- Full name: Yesenia Saskia Ferrera Nuñez
- Born: 16 October 1998 (age 27) Santiago de Cuba
- Height: 1.55 m (5 ft 1 in)

Gymnastics career
- Discipline: Women's artistic gymnastics
- Country represented: Cuba; (2014–2015; 2017–2019);
- Medal record
Women's artistic gymnastics
Representing Cuba
Pan American Games
| Silver medal – second place | 2019 Lima | Vault |
Pan American Championships
| Silver medal – second place | 2014 Mississauga | Vault |
| Bronze medal – third place | 2014 Mississauga | Floor exercise |
Central American and Caribbean Games
| Gold medal – first place | 2014 Veracruz | Floor exercise |
| Gold medal – first place | 2014 Veracruz | Vault |
| Silver medal – second place | 2014 Veracruz | Team |
| Bronze medal – third place | 2014 Veracruz | All-around |
| Bronze medal – third place | 2014 Veracruz | Balance beam |
FIG World Cup
| Event | 1st | 2nd | 3rd |
| Apparatus World Cup | 0 | 0 | 1 |

= Yesenia Ferrera =

Cuban artistic gymnast

Yesenia Saskia Ferrera Nuñez (born 16 October 1998) is a Cuban artistic gymnast. She won silver medals on the vault at the 2019 Pan American Games and at the 2014 Pan American Championships. She won five medals at the 2014 Central American and Caribbean Games, including the vault and floor exercise titles.

== Gymnastics career ==
Ferrera won the all-around title at the 2014 Pan American Sports Festival. Additionally, she won gold medals on the vault, uneven bars, and floor exercise, and she also won a bronze medal on the balance beam. She then competed at the 2014 Pan American Championships in Mississauga, Ontario, Canada. She finished fourth in the all-around, and she claimed a silver medal in the vault final and a bronze medal in the floor exercise final. Later that year, she traveled to Veracruz for the Central American and Caribbean Games, where she led the Cuban team to finish second to Mexico. She also won the all-around bronze medal, behind Jessica López and Elsa García. She clinched the vault and floor exercise titles and also won a bronze medal on the balance beam.

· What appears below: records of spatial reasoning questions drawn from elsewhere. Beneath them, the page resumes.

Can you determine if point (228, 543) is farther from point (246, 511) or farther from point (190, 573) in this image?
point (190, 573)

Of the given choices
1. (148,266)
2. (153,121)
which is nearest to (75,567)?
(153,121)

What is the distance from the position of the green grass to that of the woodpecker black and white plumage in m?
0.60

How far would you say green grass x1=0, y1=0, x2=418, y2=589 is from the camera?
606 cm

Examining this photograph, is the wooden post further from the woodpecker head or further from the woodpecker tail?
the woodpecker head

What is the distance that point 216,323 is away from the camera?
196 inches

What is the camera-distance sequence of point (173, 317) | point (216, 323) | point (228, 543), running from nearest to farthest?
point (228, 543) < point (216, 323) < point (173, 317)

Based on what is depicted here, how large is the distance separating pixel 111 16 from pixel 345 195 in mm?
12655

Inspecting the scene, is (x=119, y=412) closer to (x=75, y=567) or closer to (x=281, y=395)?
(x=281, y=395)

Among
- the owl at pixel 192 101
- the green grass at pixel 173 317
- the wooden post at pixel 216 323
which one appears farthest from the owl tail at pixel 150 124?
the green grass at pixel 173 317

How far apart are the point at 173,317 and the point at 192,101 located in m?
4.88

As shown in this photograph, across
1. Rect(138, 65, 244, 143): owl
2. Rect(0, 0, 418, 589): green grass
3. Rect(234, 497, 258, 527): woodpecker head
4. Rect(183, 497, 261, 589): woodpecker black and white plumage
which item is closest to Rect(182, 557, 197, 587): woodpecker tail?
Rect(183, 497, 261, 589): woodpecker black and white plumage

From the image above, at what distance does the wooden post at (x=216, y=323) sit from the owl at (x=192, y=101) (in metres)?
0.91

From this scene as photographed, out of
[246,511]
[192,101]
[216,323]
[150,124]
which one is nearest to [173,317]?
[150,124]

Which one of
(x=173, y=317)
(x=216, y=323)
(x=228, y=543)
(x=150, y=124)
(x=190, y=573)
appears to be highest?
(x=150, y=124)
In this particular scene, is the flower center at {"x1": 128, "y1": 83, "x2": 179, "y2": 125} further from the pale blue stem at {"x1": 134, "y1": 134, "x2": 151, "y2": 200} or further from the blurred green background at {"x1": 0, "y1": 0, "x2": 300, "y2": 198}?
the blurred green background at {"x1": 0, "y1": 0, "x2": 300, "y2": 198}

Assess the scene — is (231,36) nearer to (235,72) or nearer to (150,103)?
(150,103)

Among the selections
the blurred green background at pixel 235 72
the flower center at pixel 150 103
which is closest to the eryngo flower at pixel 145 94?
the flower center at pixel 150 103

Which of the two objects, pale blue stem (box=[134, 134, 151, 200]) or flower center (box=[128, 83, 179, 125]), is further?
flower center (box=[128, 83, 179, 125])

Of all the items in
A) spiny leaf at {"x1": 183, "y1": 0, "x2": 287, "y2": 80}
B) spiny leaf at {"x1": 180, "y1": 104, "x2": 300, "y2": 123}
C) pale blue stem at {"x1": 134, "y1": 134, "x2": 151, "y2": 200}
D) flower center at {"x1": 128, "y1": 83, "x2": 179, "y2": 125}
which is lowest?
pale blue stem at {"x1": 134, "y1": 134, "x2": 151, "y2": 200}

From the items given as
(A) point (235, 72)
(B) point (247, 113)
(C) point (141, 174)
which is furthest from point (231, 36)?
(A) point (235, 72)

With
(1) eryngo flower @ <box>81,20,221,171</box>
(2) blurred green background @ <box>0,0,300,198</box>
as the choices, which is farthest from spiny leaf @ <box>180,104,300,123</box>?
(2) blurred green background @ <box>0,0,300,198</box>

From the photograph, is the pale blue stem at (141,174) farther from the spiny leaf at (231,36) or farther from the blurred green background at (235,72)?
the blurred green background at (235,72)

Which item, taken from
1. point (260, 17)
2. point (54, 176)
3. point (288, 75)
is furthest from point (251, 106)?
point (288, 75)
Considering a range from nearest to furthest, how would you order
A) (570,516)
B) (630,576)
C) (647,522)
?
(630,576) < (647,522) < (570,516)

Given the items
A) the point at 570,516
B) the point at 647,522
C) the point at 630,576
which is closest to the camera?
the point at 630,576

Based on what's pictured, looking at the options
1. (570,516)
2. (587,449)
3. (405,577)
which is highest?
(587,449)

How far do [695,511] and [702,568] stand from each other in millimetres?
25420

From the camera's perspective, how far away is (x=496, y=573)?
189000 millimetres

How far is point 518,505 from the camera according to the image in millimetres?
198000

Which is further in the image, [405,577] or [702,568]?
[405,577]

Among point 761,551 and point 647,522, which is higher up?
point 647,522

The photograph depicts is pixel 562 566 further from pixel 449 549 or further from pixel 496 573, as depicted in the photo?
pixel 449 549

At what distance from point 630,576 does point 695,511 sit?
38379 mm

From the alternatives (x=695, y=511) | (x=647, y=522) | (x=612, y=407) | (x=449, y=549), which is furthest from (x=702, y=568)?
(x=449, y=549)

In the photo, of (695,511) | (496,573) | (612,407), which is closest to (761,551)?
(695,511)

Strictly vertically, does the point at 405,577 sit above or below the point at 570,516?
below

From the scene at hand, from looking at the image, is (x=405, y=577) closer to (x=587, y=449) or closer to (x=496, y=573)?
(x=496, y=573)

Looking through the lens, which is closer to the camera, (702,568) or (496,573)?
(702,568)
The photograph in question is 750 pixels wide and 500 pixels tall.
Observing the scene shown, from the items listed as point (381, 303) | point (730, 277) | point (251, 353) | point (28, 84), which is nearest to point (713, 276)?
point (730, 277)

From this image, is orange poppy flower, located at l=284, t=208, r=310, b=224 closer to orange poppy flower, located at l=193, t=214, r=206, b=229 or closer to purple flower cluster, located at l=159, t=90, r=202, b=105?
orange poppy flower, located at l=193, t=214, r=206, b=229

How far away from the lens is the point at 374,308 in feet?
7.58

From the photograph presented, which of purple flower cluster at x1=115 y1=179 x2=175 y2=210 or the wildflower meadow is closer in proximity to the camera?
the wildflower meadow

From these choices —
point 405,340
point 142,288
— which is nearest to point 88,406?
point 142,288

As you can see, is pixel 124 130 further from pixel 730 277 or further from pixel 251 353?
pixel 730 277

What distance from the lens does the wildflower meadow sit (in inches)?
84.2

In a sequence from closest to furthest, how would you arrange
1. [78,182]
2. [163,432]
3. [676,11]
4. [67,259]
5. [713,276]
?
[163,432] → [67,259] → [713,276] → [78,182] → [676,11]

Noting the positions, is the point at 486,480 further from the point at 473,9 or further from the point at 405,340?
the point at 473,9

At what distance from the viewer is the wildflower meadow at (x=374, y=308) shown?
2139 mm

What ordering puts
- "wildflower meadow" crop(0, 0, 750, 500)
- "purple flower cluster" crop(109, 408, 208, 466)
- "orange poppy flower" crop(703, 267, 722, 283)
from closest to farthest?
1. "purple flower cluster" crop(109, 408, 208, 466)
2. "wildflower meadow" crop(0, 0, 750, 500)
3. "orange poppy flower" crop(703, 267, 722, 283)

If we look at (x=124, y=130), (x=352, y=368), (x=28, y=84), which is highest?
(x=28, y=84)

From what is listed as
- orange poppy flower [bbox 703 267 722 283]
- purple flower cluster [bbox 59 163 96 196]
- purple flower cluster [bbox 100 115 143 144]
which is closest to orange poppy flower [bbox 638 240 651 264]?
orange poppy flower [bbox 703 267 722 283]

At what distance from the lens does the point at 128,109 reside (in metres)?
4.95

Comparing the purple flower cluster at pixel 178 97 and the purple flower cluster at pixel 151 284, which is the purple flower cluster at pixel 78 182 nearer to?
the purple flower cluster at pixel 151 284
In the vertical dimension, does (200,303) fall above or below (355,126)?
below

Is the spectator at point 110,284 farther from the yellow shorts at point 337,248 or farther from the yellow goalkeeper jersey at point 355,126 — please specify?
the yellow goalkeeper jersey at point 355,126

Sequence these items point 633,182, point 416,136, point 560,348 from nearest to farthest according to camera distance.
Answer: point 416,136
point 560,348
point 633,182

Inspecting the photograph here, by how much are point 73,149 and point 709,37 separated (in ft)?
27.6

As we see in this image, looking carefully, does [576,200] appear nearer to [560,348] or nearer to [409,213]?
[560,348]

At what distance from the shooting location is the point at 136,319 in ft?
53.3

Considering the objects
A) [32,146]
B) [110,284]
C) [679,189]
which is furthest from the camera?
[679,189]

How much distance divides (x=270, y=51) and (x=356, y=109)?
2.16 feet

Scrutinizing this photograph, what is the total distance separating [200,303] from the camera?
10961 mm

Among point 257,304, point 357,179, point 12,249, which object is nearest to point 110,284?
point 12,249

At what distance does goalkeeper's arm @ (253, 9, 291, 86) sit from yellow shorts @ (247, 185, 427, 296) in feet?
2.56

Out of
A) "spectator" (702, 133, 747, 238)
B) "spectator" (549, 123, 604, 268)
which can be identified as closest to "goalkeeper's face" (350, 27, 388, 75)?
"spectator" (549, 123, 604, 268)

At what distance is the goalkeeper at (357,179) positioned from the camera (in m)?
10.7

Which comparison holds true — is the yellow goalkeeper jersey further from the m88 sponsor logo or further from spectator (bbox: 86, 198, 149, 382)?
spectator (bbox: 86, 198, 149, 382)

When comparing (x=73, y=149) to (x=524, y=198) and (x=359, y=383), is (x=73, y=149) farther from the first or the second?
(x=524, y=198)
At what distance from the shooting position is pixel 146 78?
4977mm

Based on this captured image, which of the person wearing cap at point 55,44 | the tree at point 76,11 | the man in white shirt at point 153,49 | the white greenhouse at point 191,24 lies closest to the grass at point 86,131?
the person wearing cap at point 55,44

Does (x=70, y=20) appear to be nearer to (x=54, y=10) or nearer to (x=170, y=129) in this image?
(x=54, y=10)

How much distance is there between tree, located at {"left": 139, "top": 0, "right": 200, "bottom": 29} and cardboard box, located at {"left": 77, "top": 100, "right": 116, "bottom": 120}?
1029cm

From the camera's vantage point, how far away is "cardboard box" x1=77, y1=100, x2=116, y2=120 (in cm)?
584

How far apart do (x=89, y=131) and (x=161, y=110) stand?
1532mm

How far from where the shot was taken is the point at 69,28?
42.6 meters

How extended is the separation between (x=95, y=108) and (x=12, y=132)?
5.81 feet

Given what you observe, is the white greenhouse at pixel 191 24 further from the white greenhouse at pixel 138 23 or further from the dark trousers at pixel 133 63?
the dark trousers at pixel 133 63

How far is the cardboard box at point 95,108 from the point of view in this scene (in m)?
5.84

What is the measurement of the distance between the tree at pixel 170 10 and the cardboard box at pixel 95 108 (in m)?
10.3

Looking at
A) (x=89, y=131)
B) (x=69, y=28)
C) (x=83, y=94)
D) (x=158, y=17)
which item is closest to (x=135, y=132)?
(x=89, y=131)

Ferrera injured her knee while performing a Rudi vault at the 2015 Anadia World Challenge Cup and placed seventh in the vault final. In the lead up to the 2015 Pan American Games, she was removed from the national team due to "disciplinary reasons". She was brought back onto the national team in 2017.

Ferrera returned to elite competition in 2017 at the Central American Sports Festival in Guatemala City, Guatemala. She won the all-around competition, as well as the vault and floor exercise titles. She also won a bronze medal on the uneven bars and a silver medal with the Cuban team. She competed at the 2017 World Championships on the balance beam and the floor exercise but did not advance into either apparatus final. At the 2017 Mexican Open, she finished second to Cătălina Ponor in the three-event all-around.

Ferrera represented Cuba at the 2019 Pan American Games where the team finished sixth. She advanced into the individual all-around final, where she finished 12th. Then in the vault final, she won the silver medal, behind Canada's Ellie Black. She then won a bronze medal on the vault at the 2019 Cottbus World Cup.

Ferrera retired from competition after the 2019 Cottbus World Cup due to financial difficulties and the Cuban Gymnastics Federation being unable to send her to qualifying events for the 2020 Summer Olympics. She began working as a circus artist in Germany. In 2025, she announced her intention to return to international elite competition.